* **DIRECTIONS**
This exercise calls for the records to be returned exactly, with images removed.

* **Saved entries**

---+---

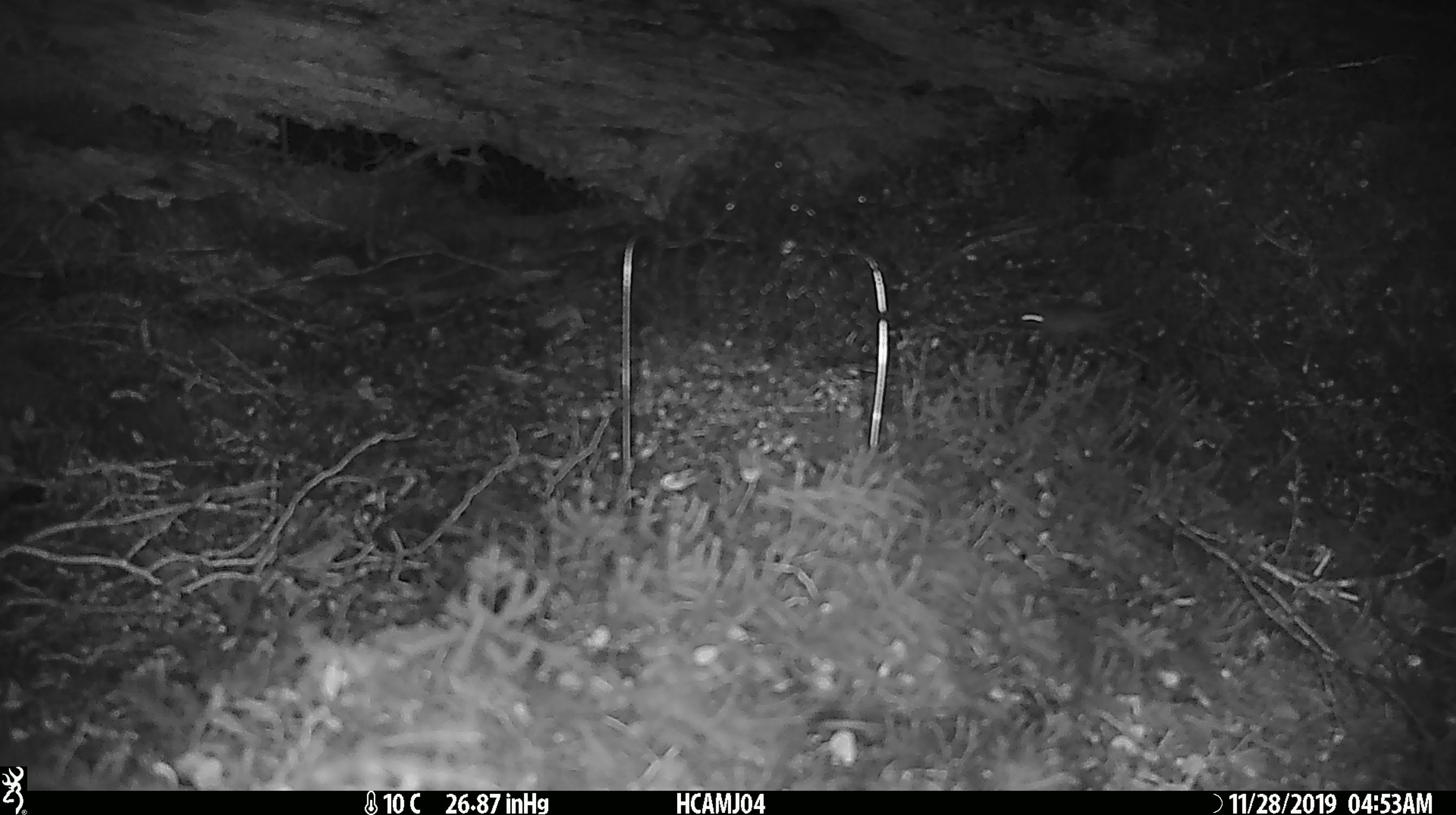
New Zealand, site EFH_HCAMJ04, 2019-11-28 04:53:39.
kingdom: Animalia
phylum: Chordata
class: Mammalia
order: Rodentia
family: Muridae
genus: Mus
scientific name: Mus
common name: mouse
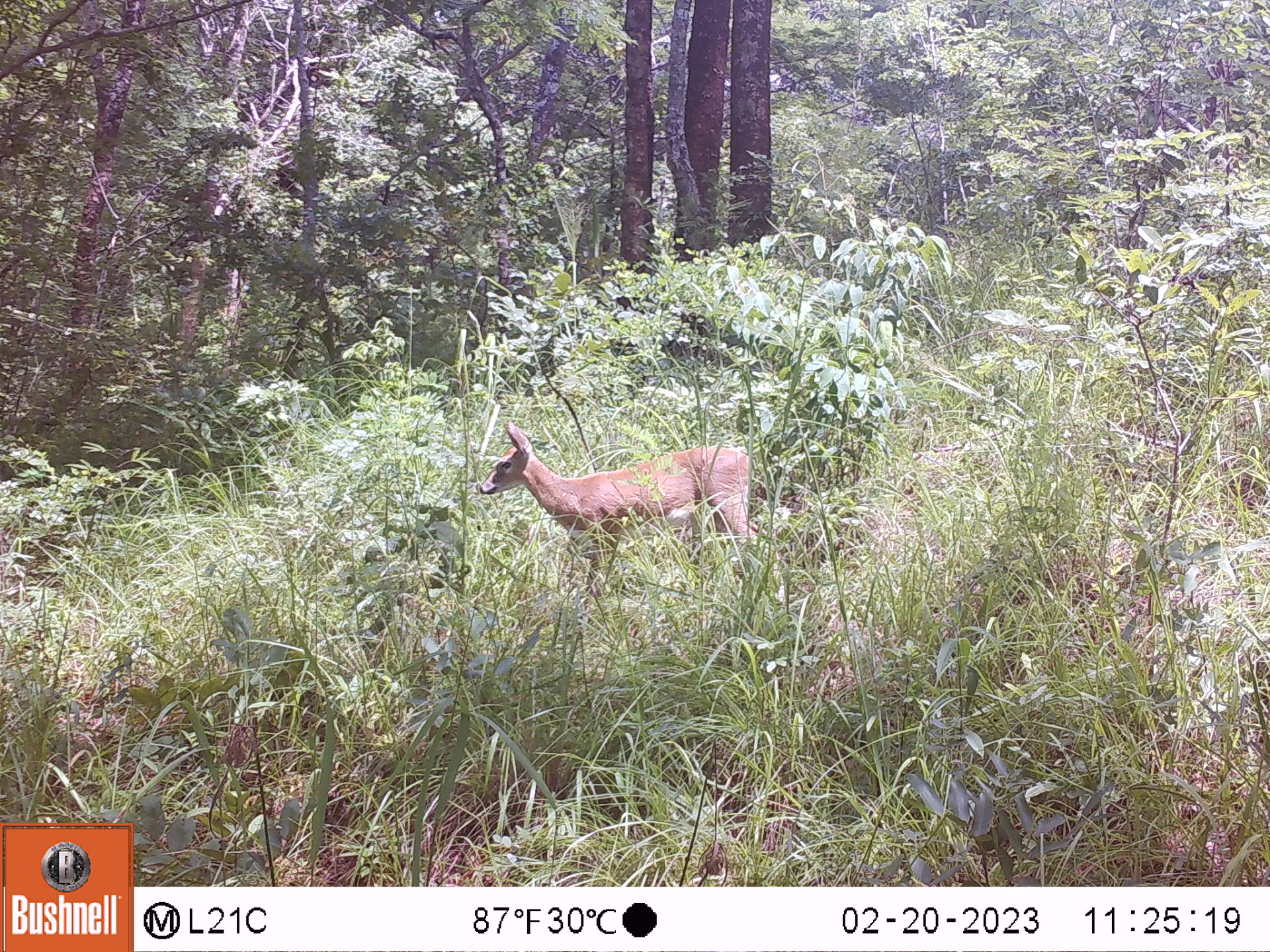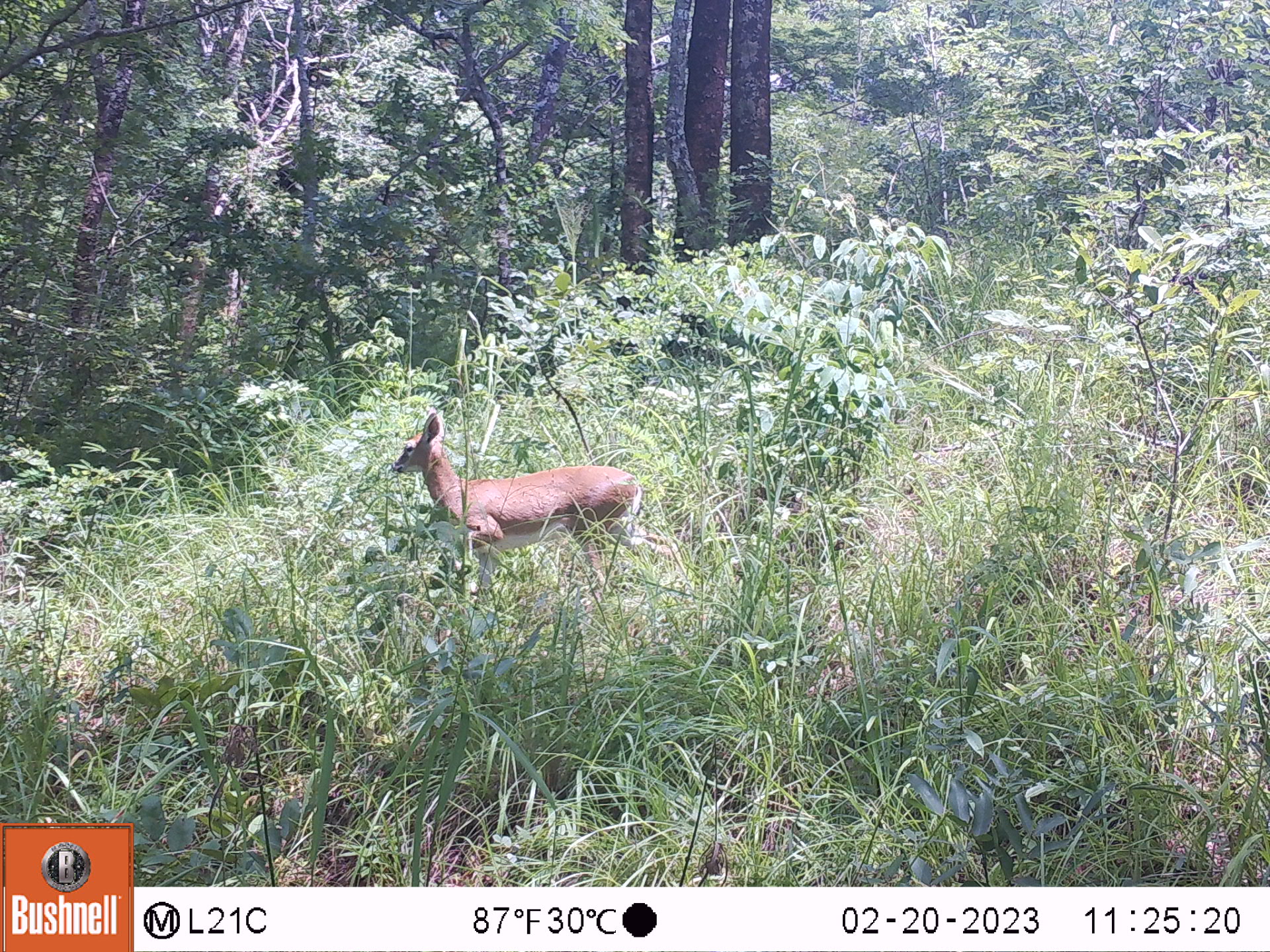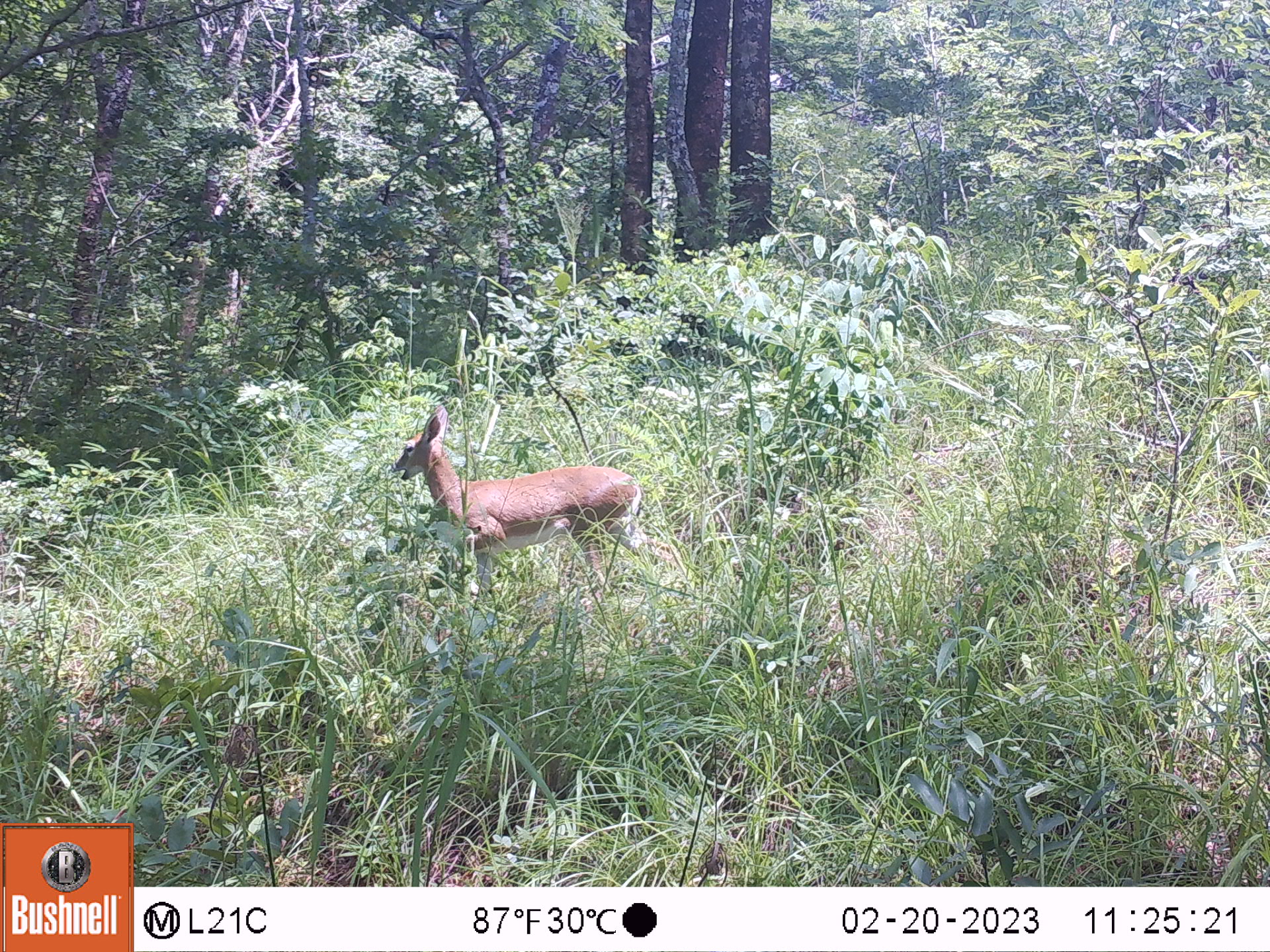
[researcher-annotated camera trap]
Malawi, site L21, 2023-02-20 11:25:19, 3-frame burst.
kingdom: Animalia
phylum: Chordata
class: Mammalia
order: Artiodactyla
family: Bovidae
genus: Sylvicapra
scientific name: Sylvicapra grimmia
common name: common duiker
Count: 1.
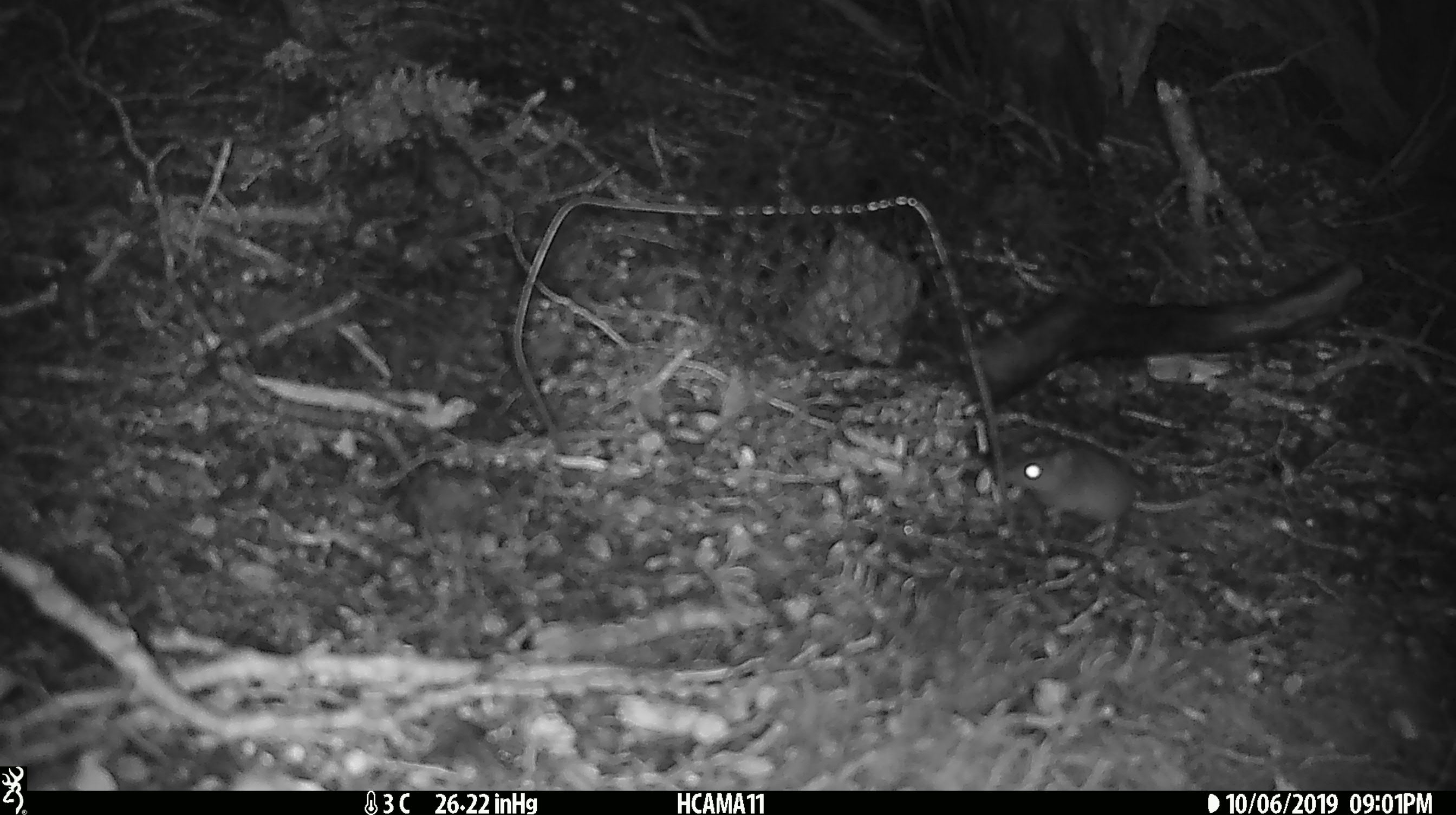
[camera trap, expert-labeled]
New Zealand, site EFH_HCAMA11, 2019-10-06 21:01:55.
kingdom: Animalia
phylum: Chordata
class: Mammalia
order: Rodentia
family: Muridae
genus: Mus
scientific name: Mus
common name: mouse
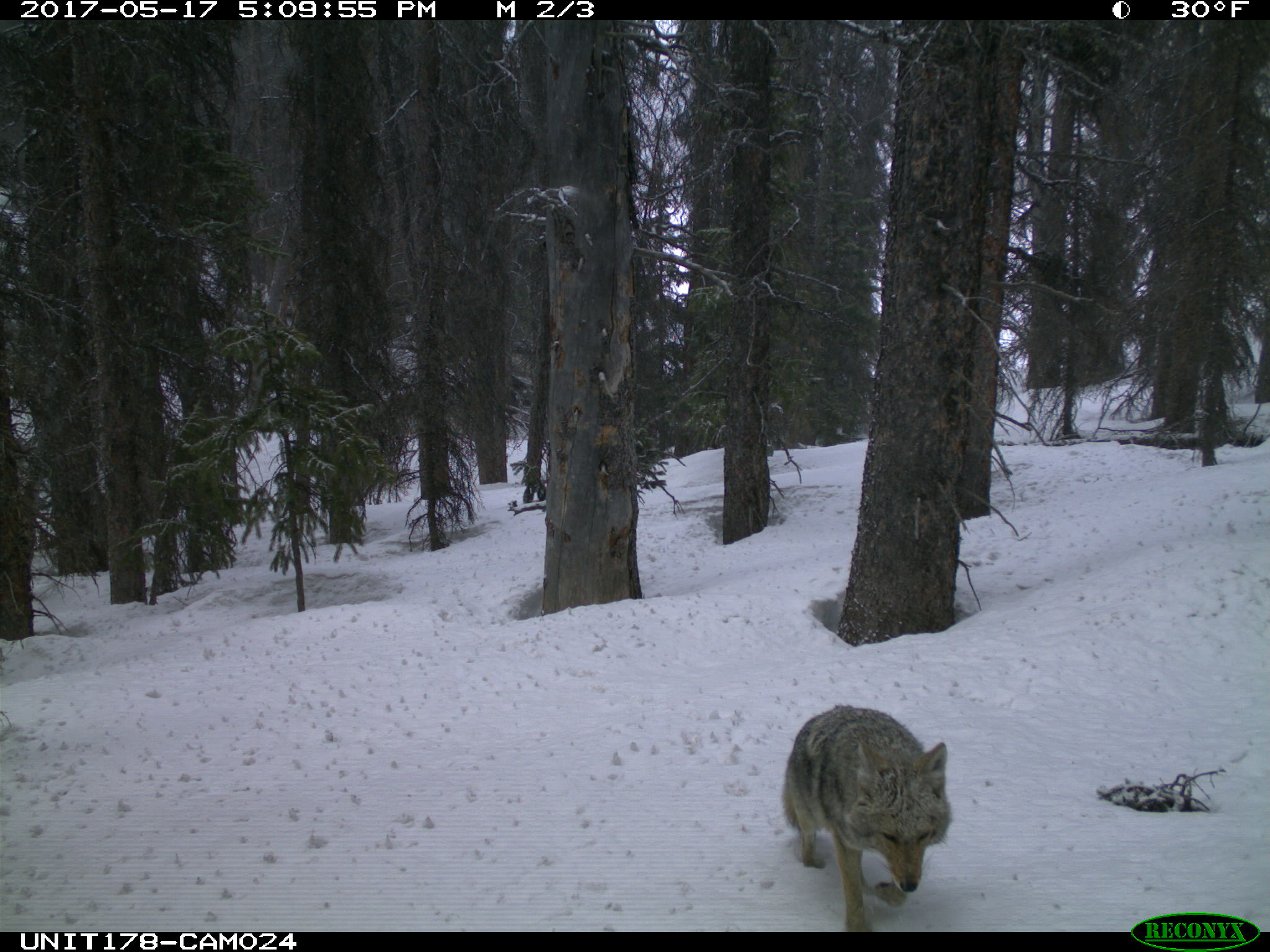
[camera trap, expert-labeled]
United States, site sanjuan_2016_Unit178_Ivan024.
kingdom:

---+---

* **TASK RESPONSE**
New Zealand, site EFH_HCAMJ04, 2019-11-28 04:53:39.
kingdom: Animalia
phylum: Chordata
class: Mammalia
order: Rodentia
family: Muridae
genus: Mus
scientific name: Mus
common name: mouse
[researcher-annotated camera trap]
Malawi, site L21, 2023-02-20 11:25:19, 3-frame burst.
kingdom: Animalia
phylum: Chordata
class: Mammalia
order: Artiodactyla
family: Bovidae
genus: Sylvicapra
scientific name: Sylvicapra grimmia
common name: common duiker
Count: 1.
[camera trap, expert-labeled]
New Zealand, site EFH_HCAMA11, 2019-10-06 21:01:55.
kingdom: Animalia
phylum: Chordata
class: Mammalia
order: Rodentia
family: Muridae
genus: Mus
scientific name: Mus
common name: mouse
[camera trap, expert-labeled]
United States, site sanjuan_2016_Unit178_Ivan024.
kingdom:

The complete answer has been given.